**Текст документа**

Основные линии раздела, глубочайшие межи лежат между старым и новым обществом в целом. Понятия, выработанные, кристаллизовавшиеся в процессе поздней эволюции, последовавшего развития, могут быть применены к ранней поре весьма и весьма условно. Такой вывод неизбежно вытекает из признания эволюции демократического буржуазного сознания.
Нельзя утверждать, будто старые французские просветители или идеологи Великой французской революции были националисты в том смысле, как мы понимаем это выражение, хотя на самом деле они были пламенные патриоты и имели высоко развитое национальное сознание. Нельзя этого делать даже несмотря на то, что их патриотизм имел нередко очень ядовитые проявления.
Было бы нелепо сегодня объявить Пестеля идейным дедушкой Пуришкевича только на том основании, что он высказывал по еврейскому вопросу чудовищные вещи. Подобный вывод бессмыслен именно потому, что Пестель вовсе не углублялся в решение еврейского вопроса и его мнение по этому частному вопросу было неуравновешенностью мелкобуржуазного патриотизма. Вспомните, как Руссо гениально сказал: «Всякий патриот суров по отношению к иностранцам, они ничто в его глазах» — национальная идея в самые революционные периоды своей молодости носила в себе семена ксенофобии и каннибализма. Но она — национальная идея — играла известную, строго ограниченную положительную роль, когда, в общем контексте прочих демократических идей выступала поборником точки зрения народа против феодальных привилегий, точки зрения целого против дробного.
Национальное сознание стало националистическим сознанием не тогда, когда оно стало суровым и несправедливым к иностранцам — оно всегда было таким, — а тогда, когда оно откололось от прочих демократических идей и стало знаменем антидемократических новых властителей, иначе говоря тогда, когда экономическое развитие, классовая дифференциация привели к тому, что в недрах третьего сословия появилось пролетарское движение, взявшее на себя осуществление демократических задач совместными силами — рабочих всех национальностей.
Не следует меня понимать в том смысле, будто я схематизирую исторический путь одной из классических буржуазных стран и механически переношу общую схему на все народы, в какое бы время они ни вступили в период буржуазной революции. Нет! Когда в основных западных странах этот процесс закончился и период освободительных национальных войн завершился, всякая следовавшая нация оказывалась сразу перед фактом — быстрого превращения национального сознания в националистический обскурантизм.
Но до революции 1848 года все процессы шли чрезвычайно усложнение и дифференциация тянулась мучительно долго.

**Исходный перечень**

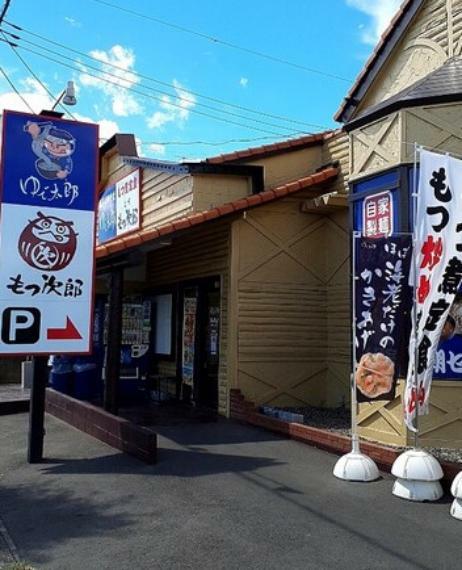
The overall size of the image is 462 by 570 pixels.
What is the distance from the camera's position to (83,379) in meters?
13.3

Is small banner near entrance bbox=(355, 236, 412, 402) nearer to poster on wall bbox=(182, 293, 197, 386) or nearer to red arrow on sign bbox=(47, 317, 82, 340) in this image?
red arrow on sign bbox=(47, 317, 82, 340)

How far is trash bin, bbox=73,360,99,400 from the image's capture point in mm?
13258

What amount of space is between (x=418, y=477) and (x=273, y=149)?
7.86 meters

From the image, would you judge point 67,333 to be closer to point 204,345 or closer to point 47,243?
point 47,243

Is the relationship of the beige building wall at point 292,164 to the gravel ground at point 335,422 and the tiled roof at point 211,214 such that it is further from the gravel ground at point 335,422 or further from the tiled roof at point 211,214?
the gravel ground at point 335,422

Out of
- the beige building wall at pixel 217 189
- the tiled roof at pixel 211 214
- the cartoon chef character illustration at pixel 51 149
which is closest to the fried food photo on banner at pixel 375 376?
the tiled roof at pixel 211 214

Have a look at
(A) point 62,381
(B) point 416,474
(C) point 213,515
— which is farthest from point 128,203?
(B) point 416,474

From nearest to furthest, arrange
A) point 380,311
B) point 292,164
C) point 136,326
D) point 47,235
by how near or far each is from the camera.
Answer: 1. point 380,311
2. point 47,235
3. point 292,164
4. point 136,326

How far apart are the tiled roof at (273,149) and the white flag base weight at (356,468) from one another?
22.5 feet

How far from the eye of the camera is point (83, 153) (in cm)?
795

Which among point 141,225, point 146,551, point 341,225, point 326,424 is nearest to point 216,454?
point 326,424

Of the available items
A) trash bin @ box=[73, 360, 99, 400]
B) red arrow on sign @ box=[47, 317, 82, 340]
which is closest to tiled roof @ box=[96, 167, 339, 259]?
red arrow on sign @ box=[47, 317, 82, 340]

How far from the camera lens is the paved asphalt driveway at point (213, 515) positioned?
4617mm

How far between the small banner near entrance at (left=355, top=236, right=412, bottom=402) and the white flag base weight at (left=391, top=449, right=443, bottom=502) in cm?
83
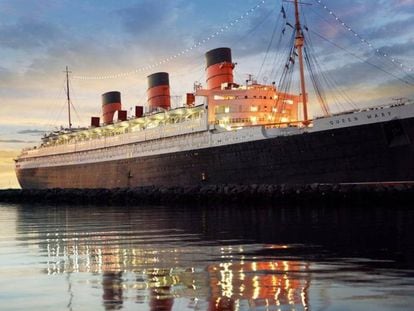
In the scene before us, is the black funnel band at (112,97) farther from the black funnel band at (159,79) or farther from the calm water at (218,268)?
the calm water at (218,268)

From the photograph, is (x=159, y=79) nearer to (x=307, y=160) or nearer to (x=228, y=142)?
(x=228, y=142)

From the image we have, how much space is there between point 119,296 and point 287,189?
24.4m

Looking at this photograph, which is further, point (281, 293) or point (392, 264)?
point (392, 264)

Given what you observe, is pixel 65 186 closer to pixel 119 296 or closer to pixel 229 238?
pixel 229 238

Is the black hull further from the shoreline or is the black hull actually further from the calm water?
the calm water

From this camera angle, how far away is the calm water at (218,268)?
726cm

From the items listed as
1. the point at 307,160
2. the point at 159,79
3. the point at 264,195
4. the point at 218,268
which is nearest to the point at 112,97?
the point at 159,79

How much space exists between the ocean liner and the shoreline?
0.95 metres

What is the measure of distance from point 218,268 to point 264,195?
73.0 ft

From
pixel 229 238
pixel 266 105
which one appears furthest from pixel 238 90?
pixel 229 238

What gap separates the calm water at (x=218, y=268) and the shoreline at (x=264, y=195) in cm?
1010

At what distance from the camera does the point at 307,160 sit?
3184cm

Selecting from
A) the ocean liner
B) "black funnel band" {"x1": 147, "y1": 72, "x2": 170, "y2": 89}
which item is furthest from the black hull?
"black funnel band" {"x1": 147, "y1": 72, "x2": 170, "y2": 89}

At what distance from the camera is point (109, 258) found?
1211cm
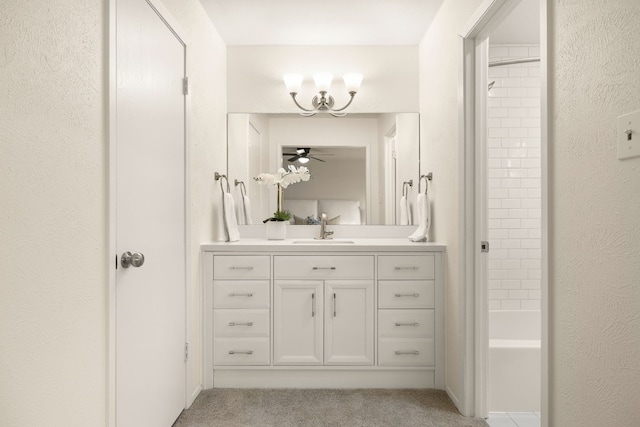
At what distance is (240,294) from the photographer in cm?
265

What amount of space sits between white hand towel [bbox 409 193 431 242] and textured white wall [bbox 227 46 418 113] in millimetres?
805

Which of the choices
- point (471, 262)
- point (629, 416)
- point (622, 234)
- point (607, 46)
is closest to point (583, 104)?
point (607, 46)

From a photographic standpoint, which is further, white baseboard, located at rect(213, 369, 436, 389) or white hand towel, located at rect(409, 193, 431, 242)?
white hand towel, located at rect(409, 193, 431, 242)

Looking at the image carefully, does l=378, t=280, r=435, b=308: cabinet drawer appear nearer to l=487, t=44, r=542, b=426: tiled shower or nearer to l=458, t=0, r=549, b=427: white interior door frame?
l=458, t=0, r=549, b=427: white interior door frame

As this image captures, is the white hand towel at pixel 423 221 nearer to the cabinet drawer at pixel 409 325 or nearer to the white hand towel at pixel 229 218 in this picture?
the cabinet drawer at pixel 409 325

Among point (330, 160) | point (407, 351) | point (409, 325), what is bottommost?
point (407, 351)

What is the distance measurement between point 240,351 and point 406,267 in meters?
1.11

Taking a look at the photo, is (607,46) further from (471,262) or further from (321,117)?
(321,117)

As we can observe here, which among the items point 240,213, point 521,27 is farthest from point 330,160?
point 521,27

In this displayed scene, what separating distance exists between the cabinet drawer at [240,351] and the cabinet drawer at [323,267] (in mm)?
420

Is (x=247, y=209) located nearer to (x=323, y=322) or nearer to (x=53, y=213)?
(x=323, y=322)

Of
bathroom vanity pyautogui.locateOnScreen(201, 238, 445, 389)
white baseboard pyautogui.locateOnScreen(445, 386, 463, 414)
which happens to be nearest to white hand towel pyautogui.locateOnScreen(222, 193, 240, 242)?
bathroom vanity pyautogui.locateOnScreen(201, 238, 445, 389)

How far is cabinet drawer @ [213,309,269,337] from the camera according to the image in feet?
8.70

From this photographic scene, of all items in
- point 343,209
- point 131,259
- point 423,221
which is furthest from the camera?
point 343,209
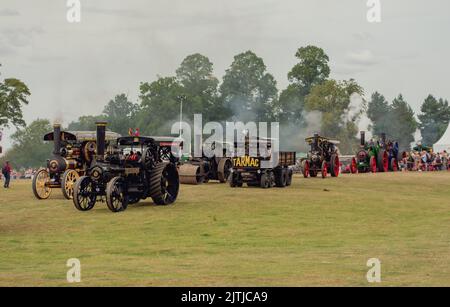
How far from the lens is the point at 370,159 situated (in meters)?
51.9

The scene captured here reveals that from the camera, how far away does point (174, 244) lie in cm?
1798

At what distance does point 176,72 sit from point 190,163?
7450 cm

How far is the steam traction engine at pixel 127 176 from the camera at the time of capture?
81.4 feet

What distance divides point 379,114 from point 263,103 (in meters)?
27.7

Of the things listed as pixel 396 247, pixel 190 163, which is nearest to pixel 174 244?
pixel 396 247

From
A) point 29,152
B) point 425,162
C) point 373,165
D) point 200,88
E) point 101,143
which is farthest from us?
point 29,152

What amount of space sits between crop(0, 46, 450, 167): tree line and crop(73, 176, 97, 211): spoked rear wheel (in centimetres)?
6971

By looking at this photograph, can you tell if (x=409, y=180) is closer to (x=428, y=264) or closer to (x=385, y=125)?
(x=428, y=264)

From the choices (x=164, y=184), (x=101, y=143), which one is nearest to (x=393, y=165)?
(x=164, y=184)

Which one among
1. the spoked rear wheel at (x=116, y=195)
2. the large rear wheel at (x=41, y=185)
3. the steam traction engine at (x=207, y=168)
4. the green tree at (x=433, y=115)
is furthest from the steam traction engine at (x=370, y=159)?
the green tree at (x=433, y=115)

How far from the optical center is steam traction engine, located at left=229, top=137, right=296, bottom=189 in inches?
1361

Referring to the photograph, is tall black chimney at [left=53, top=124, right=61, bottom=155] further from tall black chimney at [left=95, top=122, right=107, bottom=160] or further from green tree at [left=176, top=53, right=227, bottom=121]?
green tree at [left=176, top=53, right=227, bottom=121]

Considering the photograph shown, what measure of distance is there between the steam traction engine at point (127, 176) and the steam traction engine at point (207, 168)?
928cm

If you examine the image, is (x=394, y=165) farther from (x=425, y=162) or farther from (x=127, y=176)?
(x=127, y=176)
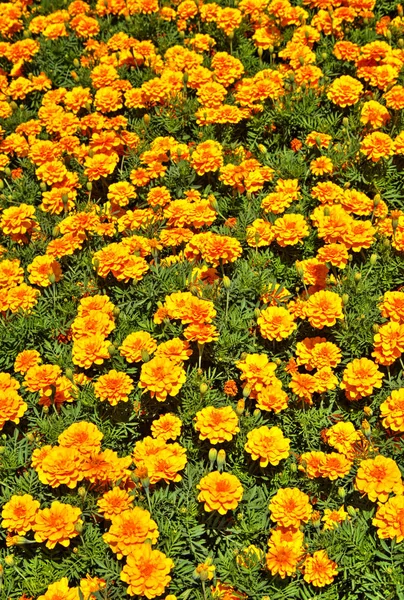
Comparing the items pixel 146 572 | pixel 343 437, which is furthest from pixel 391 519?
pixel 146 572

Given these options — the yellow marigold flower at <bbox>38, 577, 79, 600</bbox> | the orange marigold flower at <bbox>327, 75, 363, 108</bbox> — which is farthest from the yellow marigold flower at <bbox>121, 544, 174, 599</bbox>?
the orange marigold flower at <bbox>327, 75, 363, 108</bbox>

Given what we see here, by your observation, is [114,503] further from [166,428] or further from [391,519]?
[391,519]

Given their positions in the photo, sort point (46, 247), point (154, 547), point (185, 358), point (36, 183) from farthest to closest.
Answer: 1. point (36, 183)
2. point (46, 247)
3. point (185, 358)
4. point (154, 547)

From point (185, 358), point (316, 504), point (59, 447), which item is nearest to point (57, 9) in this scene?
point (185, 358)

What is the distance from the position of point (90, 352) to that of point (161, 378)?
0.38m

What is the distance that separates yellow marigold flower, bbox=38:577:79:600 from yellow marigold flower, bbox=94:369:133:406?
731 millimetres

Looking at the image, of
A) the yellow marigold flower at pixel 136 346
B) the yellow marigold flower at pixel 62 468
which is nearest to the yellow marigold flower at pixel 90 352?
the yellow marigold flower at pixel 136 346

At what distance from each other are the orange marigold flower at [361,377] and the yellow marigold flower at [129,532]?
996 millimetres

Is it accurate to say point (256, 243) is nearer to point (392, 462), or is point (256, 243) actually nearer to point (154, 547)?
point (392, 462)

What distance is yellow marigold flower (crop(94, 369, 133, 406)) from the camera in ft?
9.81

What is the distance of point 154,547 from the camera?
8.79ft

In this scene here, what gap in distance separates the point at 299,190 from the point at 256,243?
533 mm

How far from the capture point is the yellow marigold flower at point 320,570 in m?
2.57

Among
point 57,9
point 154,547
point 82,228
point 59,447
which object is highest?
point 57,9
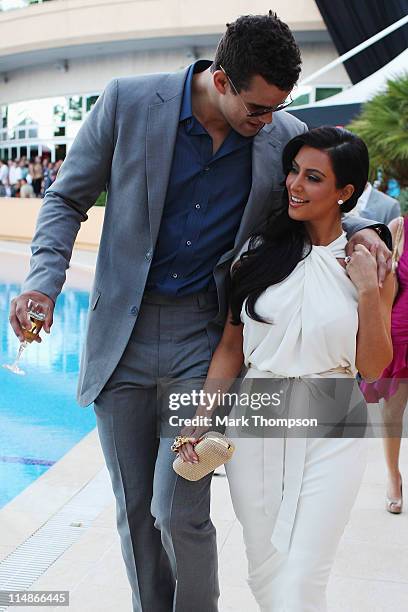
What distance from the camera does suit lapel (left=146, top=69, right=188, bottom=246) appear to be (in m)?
2.59

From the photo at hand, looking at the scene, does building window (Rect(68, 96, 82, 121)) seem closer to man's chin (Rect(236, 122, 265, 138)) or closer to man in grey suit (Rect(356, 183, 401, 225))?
man in grey suit (Rect(356, 183, 401, 225))

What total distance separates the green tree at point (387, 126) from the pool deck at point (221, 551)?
3917 millimetres

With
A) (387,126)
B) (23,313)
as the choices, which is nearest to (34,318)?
(23,313)

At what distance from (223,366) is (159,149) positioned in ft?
2.20

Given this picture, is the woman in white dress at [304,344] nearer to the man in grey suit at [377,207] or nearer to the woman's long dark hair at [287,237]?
the woman's long dark hair at [287,237]

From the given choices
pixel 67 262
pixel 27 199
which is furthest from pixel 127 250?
pixel 27 199

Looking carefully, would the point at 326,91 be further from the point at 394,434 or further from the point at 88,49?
the point at 394,434

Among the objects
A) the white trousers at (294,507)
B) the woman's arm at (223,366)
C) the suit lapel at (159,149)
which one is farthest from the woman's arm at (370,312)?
the suit lapel at (159,149)

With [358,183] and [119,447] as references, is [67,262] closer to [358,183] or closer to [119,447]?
[119,447]

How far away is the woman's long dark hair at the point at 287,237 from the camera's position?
2522mm

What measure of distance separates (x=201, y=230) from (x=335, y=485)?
2.73 ft

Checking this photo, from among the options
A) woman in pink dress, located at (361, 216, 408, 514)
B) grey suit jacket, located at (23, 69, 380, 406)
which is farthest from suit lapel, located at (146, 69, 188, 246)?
woman in pink dress, located at (361, 216, 408, 514)

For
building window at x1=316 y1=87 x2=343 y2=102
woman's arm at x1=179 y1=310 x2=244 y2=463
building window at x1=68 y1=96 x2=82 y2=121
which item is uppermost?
woman's arm at x1=179 y1=310 x2=244 y2=463

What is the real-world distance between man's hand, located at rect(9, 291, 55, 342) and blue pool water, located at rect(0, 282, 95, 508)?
9.17 feet
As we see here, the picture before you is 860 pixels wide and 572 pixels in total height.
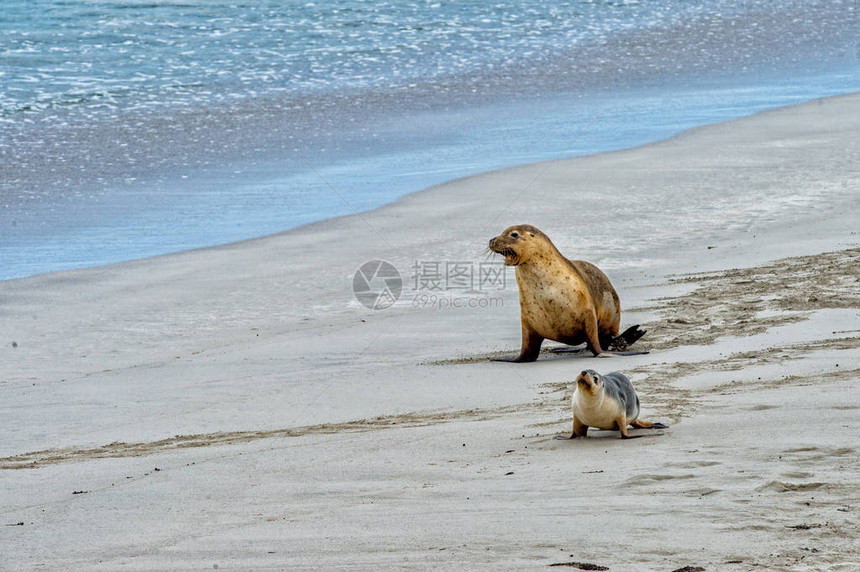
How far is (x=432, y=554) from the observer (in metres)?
3.71

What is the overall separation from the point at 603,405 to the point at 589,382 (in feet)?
0.50

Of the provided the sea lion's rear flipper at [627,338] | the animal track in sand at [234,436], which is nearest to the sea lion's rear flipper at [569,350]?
the sea lion's rear flipper at [627,338]

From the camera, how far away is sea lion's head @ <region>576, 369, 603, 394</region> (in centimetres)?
483

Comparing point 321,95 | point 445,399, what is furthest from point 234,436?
point 321,95

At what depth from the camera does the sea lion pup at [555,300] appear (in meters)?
7.14

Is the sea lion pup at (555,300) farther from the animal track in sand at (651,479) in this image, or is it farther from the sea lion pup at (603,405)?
the animal track in sand at (651,479)

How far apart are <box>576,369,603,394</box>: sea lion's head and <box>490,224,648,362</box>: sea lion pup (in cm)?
215

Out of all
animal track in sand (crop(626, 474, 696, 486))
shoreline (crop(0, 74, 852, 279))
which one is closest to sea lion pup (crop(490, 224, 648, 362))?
animal track in sand (crop(626, 474, 696, 486))

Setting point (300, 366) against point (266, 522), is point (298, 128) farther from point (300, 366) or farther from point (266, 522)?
point (266, 522)

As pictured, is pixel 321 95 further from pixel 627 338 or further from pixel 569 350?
pixel 627 338

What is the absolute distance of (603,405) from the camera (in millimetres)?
4918

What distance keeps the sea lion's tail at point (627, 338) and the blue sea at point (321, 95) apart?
4531mm

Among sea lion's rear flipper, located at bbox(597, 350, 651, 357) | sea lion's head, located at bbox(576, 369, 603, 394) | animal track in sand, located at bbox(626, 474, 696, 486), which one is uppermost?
sea lion's head, located at bbox(576, 369, 603, 394)

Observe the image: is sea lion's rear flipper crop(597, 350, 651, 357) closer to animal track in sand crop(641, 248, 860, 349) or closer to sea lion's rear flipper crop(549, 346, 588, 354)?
animal track in sand crop(641, 248, 860, 349)
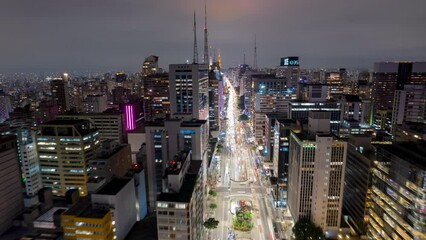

**Задание**
Выпишите из текста о национальном сознании фрагмент, начиная со слов «Основные линии раздела, глубочайшие» и заканчивая словами «очень ядовитые проявления.».

**Ответ на задание**
Основные линии раздела, глубочайшие межи лежат между старым и новым обществом в целом. Понятия, выработанные, кристаллизовавшиеся в процессе поздней эволюции, последовавшего развития, могут быть применены к ранней поре весьма и весьма условно. Такой вывод неизбежно вытекает из признания эволюции демократического буржуазного сознания.
Нельзя утверждать, будто старые французские просветители или идеологи Великой французской революции были националисты в том смысле, как мы понимаем это выражение, хотя на самом деле они были пламенные патриоты и имели высоко развитое национальное сознание. Нельзя этого делать даже несмотря на то, что их патриотизм имел нередко очень ядовитые проявления.